“Speak the truth with love.”

To a Christian, this saying represents the heart and soul of a Godly lifestyle. It reminds us to treat everyone with the same grace Christ showed us, but to never abandon our convictions no matter how personal the cost. To a secular listener however, this phrase is the dogmatic war-call of religious cruelty. Its translation is nothing short of: Be hurtful, be judgmental, and then hide behind your religion to avoid responsibility. Lack of respect and understanding has created a dividing line in the sand that neither side is eager to cross.   

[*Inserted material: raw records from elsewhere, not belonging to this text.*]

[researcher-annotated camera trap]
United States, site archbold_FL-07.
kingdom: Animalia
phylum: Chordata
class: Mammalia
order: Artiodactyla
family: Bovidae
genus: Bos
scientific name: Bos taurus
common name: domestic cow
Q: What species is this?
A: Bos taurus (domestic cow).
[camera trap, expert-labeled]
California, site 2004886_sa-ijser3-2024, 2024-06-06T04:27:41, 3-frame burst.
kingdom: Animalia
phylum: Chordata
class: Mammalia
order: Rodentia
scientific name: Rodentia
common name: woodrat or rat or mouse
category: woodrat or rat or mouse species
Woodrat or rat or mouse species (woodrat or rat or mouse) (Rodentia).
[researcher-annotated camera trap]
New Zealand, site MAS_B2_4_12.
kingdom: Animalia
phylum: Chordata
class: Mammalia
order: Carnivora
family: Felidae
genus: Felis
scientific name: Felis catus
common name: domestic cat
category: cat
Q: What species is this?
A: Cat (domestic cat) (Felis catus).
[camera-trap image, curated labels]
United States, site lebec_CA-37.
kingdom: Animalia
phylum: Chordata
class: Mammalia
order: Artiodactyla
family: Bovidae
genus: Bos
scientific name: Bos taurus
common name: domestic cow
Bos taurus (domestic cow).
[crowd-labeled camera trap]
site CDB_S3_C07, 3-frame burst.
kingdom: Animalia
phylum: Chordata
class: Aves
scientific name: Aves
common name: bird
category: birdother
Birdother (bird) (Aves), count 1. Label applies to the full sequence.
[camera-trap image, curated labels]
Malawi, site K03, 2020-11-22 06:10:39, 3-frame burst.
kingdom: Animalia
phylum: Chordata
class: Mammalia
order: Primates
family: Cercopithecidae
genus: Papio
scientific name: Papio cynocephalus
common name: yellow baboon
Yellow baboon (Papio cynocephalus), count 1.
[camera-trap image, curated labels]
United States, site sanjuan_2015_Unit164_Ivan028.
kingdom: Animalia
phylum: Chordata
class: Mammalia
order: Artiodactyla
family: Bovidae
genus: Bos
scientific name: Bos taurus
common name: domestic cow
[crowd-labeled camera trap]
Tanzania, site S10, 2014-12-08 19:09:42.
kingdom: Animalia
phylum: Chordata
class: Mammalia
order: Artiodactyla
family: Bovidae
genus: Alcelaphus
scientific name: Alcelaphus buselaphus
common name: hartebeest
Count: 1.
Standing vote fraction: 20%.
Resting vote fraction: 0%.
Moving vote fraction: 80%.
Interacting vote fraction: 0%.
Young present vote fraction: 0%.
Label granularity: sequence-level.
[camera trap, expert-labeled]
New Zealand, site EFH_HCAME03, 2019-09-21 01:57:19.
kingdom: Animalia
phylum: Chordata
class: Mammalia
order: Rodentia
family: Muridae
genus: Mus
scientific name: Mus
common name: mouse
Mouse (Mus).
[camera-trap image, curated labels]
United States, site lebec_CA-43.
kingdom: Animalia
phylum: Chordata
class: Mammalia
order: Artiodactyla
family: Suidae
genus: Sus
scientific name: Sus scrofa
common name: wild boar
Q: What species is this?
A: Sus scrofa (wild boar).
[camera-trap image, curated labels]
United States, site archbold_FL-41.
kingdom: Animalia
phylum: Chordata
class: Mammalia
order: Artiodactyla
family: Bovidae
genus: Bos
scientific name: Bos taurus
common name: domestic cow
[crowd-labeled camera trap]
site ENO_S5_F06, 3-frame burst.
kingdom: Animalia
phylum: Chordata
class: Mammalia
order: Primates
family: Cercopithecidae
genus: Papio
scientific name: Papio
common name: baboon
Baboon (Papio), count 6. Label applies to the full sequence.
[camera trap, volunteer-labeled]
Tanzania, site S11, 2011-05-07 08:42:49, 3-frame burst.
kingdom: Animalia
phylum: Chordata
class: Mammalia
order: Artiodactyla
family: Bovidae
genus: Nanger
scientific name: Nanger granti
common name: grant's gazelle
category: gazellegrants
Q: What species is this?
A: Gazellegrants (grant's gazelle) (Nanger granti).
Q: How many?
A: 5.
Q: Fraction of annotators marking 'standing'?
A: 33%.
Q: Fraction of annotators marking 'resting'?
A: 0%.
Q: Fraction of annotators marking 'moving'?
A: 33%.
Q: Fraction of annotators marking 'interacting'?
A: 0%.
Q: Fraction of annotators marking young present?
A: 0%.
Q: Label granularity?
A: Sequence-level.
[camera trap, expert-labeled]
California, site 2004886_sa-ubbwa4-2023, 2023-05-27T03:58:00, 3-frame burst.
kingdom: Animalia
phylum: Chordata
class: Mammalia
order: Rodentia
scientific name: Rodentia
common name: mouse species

So how do we restore communication when trust is lost? Andrew Barber, of The Gospel Coalition, believes we can begin by letting go of our fear. In a recent article, Barber acknowledged that Christians are prone to “circling the wagons” whenever confronted by obstacles to our faith. For examples, he pointed out the dueling reactions Christians had to God’s Not Dead and Noah, two uniquely different films that both carried a Biblical message. Noted Barber,

“I couldn't help but think that, after years of study and earnest engagement with the story of Noah, director Darren Aronofsky had shown up with a genuine attempt at communication only to have it torn up in his face.”

His statements were followed by an affirmation of Christian principles, but also a reminder that the focus of the Church should be on God, not general morality.      

“I'm not asking Christians to give up our convictions. There is much to be admired about evangelicals' pro­-life sacrifices and desire for doctrinal purity, for example. But if our convictions don't lead us to faithfully love God and man, what do they accomplish? We may feel threatened by our neighbors, but the world will never overcome God and his gospel. We stand on a sure foundation of a true event: the inbreaking of God through the person of Jesus.”

Like Barber, many Christians believe that the first priority of the Church should be sharing the Good News of Christ. When we put other agendas before this, we immediately backslide into a community where “following the rules” equals salvation. In his latest blog, Crosswalk editor John UpChurch reminded readers that the love of God supersedes “good behavior”.

“I am the problem with the church. When you come to the place where I serve, where I worship, I’ll definitely disappoint you at some point. I am, at times, selfish, narcissistic, impatient, self-righteous, and fake. I’ve helped and hurt people, cajoled and chided them, loved and loathed them—maybe even on the same Sunday. You see, flawed human beings like me are the problem with the church.”

“But for all the problems people like us can cause, there’s Jesus. For all those abused and broken by congregations, there’s Jesus. For all those dreams shattered in the pews, there’s Jesus. His holiness is transformational.”

What about you? What are your thoughts on the subject?